> Deine Aufgabe: Nenne die Anzahl der Zeilen im folgenden Material, in denen die Zeichenfolge „distance“ vorkommt. Gib nur diese Zahl an.

══ Material zur Aufgabe ══

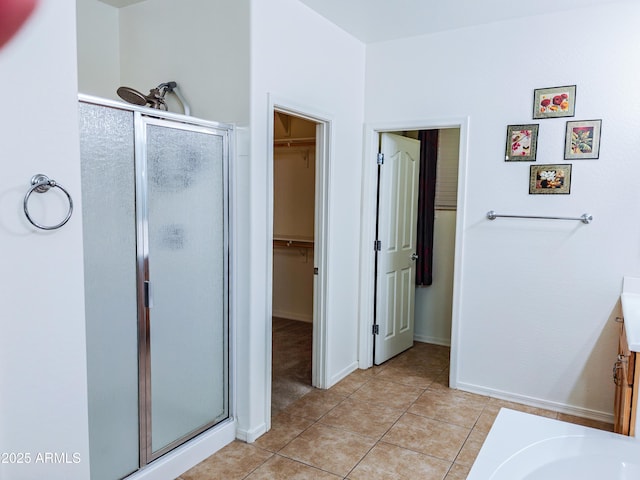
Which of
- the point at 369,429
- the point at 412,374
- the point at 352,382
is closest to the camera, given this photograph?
the point at 369,429

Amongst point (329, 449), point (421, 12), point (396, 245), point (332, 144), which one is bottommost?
point (329, 449)

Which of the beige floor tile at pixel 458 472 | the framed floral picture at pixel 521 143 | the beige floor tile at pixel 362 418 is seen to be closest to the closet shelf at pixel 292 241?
the beige floor tile at pixel 362 418

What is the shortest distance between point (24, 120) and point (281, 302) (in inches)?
170

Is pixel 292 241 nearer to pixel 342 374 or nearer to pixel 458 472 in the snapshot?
pixel 342 374

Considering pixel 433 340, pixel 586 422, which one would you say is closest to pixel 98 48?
pixel 433 340

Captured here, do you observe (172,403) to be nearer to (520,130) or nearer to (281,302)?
(520,130)

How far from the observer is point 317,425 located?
295cm

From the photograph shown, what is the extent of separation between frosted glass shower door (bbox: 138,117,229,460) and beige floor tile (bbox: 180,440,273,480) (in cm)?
17

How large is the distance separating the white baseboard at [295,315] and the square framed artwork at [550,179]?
2882mm

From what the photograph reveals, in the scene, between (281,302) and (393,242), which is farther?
(281,302)

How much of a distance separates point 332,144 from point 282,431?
1.94m

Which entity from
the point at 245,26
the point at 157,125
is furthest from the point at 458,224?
the point at 157,125

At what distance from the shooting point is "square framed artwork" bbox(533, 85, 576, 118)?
3012 millimetres

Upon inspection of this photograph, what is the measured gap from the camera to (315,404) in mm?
3248
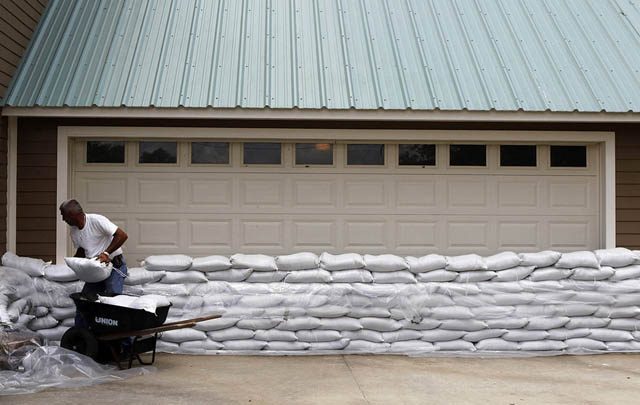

═══

> Antwort folgt: 4